§ What this task involves
Both ends included, set down the lines from the line containing "On closer inspection, does" through the last line of the records below, without pictures.

## START Data rows

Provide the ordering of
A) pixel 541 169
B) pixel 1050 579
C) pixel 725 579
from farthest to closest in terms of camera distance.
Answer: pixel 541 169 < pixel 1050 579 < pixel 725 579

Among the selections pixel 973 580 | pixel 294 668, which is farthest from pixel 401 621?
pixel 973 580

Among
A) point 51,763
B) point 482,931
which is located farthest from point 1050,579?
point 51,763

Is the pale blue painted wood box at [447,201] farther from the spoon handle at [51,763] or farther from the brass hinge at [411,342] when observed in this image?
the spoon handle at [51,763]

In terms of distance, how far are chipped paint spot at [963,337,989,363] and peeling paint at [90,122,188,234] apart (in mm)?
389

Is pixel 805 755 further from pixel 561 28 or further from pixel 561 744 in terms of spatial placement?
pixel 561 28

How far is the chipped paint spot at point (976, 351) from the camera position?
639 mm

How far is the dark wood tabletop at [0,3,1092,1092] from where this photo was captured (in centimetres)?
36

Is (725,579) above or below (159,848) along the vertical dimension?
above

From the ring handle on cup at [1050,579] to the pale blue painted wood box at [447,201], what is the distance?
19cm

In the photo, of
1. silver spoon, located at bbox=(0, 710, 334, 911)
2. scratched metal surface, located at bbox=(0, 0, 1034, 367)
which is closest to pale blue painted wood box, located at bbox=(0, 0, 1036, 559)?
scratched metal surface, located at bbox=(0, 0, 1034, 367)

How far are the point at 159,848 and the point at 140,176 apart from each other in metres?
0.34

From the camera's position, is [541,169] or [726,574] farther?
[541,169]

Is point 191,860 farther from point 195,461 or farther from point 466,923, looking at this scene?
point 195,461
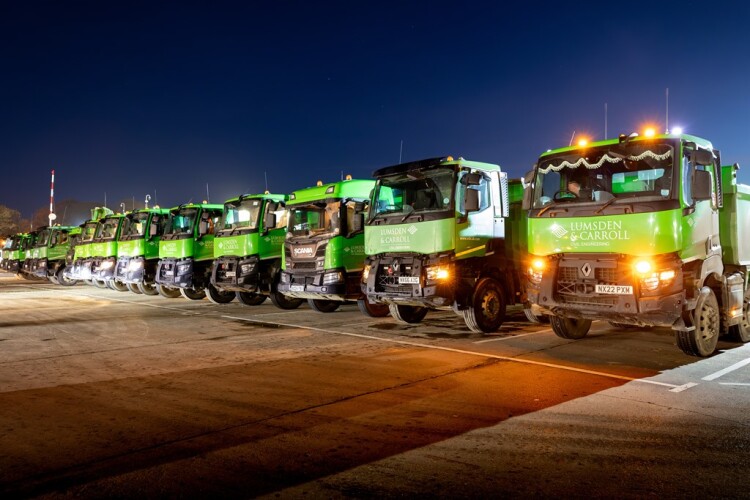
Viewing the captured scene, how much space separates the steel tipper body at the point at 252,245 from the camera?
12867mm

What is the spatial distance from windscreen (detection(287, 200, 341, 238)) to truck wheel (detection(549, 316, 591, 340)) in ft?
14.6

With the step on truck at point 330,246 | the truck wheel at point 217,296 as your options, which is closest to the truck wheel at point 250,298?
the truck wheel at point 217,296

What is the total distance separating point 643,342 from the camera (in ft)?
27.1

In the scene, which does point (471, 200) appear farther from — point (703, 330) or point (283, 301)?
point (283, 301)

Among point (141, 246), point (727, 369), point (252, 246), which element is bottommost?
point (727, 369)

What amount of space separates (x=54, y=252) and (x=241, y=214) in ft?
52.4

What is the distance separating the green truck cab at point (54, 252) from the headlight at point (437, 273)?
20.5 metres

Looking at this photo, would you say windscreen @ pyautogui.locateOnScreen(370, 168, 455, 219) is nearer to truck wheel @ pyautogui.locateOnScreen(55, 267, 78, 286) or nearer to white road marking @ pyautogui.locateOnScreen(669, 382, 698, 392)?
white road marking @ pyautogui.locateOnScreen(669, 382, 698, 392)

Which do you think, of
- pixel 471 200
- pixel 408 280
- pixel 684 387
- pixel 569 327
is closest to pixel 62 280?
pixel 408 280

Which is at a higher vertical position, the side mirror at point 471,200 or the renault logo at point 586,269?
the side mirror at point 471,200

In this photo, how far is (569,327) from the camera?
838 centimetres

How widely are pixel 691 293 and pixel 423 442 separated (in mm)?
4217

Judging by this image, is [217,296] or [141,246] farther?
[141,246]

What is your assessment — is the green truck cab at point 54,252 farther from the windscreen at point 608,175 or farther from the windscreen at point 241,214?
the windscreen at point 608,175
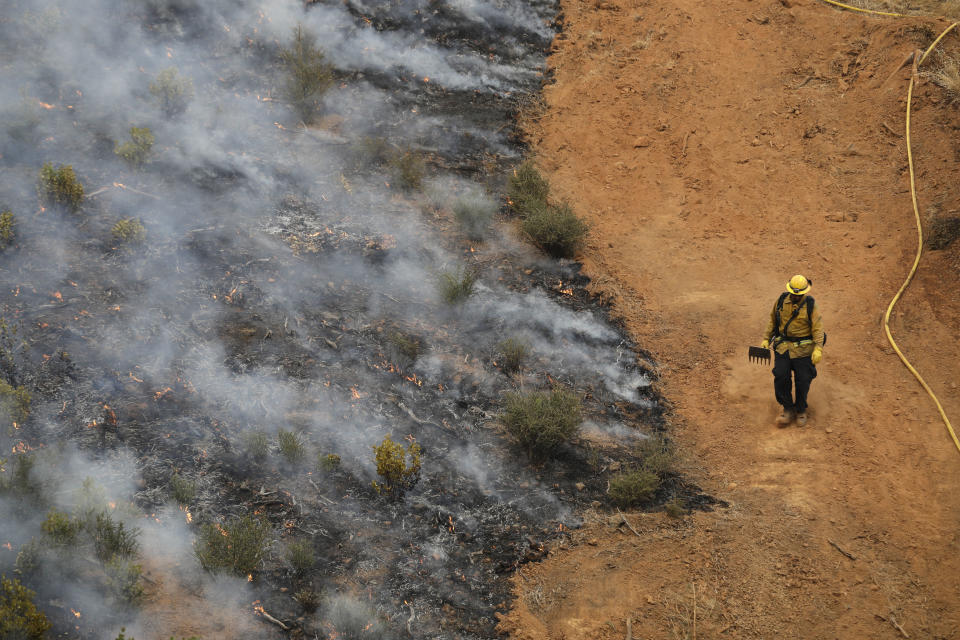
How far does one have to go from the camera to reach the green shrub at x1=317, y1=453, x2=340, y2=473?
6.63 m

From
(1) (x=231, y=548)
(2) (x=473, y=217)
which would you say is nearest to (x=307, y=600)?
(1) (x=231, y=548)

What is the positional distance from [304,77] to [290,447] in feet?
20.8

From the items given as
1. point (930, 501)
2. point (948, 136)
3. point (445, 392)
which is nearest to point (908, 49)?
point (948, 136)

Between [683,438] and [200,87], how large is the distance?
7.94m

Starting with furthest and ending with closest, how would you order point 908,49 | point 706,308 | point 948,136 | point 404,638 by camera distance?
point 908,49
point 948,136
point 706,308
point 404,638

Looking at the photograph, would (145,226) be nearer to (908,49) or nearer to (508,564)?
(508,564)

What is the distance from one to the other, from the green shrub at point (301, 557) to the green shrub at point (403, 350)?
2383 millimetres

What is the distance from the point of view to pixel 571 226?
9.99 metres

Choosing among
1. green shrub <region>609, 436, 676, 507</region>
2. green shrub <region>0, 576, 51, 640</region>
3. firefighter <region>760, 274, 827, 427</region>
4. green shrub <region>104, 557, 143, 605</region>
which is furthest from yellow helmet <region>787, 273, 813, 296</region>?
green shrub <region>0, 576, 51, 640</region>

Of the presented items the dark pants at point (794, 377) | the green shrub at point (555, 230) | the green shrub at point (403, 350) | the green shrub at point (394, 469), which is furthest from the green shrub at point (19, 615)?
the green shrub at point (555, 230)

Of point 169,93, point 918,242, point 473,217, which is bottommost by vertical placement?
point 473,217

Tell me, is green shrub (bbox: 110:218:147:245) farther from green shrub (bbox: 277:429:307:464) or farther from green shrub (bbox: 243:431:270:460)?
green shrub (bbox: 277:429:307:464)

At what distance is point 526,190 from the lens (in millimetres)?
10680

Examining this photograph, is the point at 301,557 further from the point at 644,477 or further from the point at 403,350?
the point at 644,477
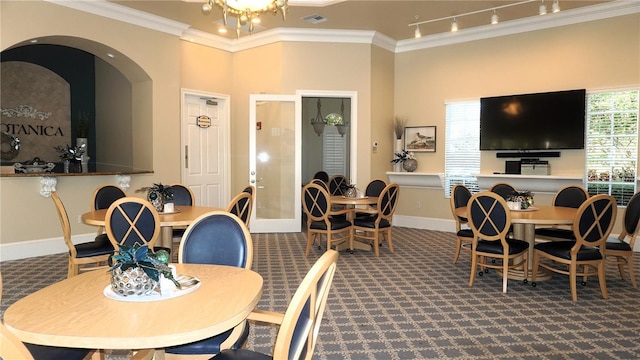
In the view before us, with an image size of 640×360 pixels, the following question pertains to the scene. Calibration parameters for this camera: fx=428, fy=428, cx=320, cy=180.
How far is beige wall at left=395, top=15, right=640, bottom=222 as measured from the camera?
599 centimetres

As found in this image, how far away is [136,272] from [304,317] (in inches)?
27.2

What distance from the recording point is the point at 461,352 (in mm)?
2812

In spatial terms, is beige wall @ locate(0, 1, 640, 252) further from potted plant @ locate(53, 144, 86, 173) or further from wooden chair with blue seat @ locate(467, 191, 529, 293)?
wooden chair with blue seat @ locate(467, 191, 529, 293)

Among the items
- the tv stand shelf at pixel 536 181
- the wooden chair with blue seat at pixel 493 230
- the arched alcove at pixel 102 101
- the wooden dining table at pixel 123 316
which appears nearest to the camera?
the wooden dining table at pixel 123 316

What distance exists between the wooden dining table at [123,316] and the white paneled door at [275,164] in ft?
17.7

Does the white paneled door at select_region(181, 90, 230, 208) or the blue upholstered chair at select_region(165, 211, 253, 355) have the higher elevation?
the white paneled door at select_region(181, 90, 230, 208)

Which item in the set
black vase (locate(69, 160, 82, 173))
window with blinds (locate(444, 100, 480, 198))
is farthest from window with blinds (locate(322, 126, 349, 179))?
black vase (locate(69, 160, 82, 173))

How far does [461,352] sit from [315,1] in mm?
4879

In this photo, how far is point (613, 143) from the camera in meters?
6.03

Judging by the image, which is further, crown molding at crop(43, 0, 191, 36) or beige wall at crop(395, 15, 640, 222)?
beige wall at crop(395, 15, 640, 222)

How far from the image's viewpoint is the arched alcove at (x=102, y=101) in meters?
6.61

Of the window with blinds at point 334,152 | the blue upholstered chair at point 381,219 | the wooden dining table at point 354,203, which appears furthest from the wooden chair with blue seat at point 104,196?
the window with blinds at point 334,152

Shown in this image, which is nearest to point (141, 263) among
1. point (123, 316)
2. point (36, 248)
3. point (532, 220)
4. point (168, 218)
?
point (123, 316)

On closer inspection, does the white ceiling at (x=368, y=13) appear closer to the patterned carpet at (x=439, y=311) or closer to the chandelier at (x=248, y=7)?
the chandelier at (x=248, y=7)
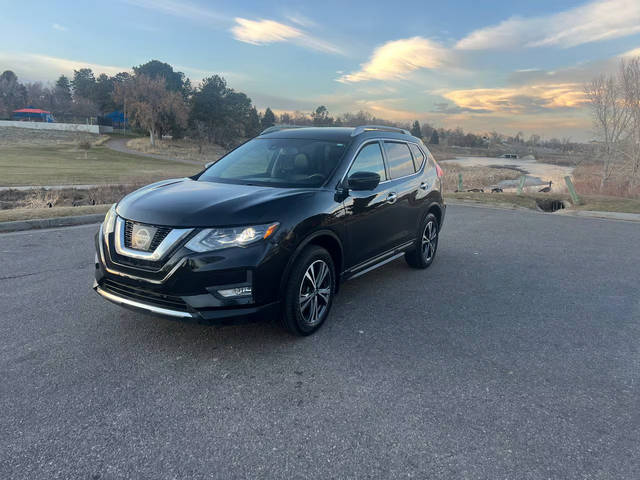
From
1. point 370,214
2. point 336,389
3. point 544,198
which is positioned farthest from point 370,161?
point 544,198

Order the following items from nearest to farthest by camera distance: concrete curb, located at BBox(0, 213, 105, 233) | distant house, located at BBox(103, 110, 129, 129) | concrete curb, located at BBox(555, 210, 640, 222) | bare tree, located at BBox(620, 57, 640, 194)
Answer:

## END Data rows

§ Expected answer
On closer inspection, does the white ceiling at (x=368, y=13) appear closer to the patterned carpet at (x=439, y=311) or closer to the chandelier at (x=248, y=7)?
the chandelier at (x=248, y=7)
From
1. point 370,214
2. point 336,389
3. point 544,198
which is positioned farthest from point 370,161?
point 544,198

Order the following items from nearest to farthest by camera distance: concrete curb, located at BBox(0, 213, 105, 233) | distant house, located at BBox(103, 110, 129, 129) | concrete curb, located at BBox(555, 210, 640, 222) | bare tree, located at BBox(620, 57, 640, 194)
Answer:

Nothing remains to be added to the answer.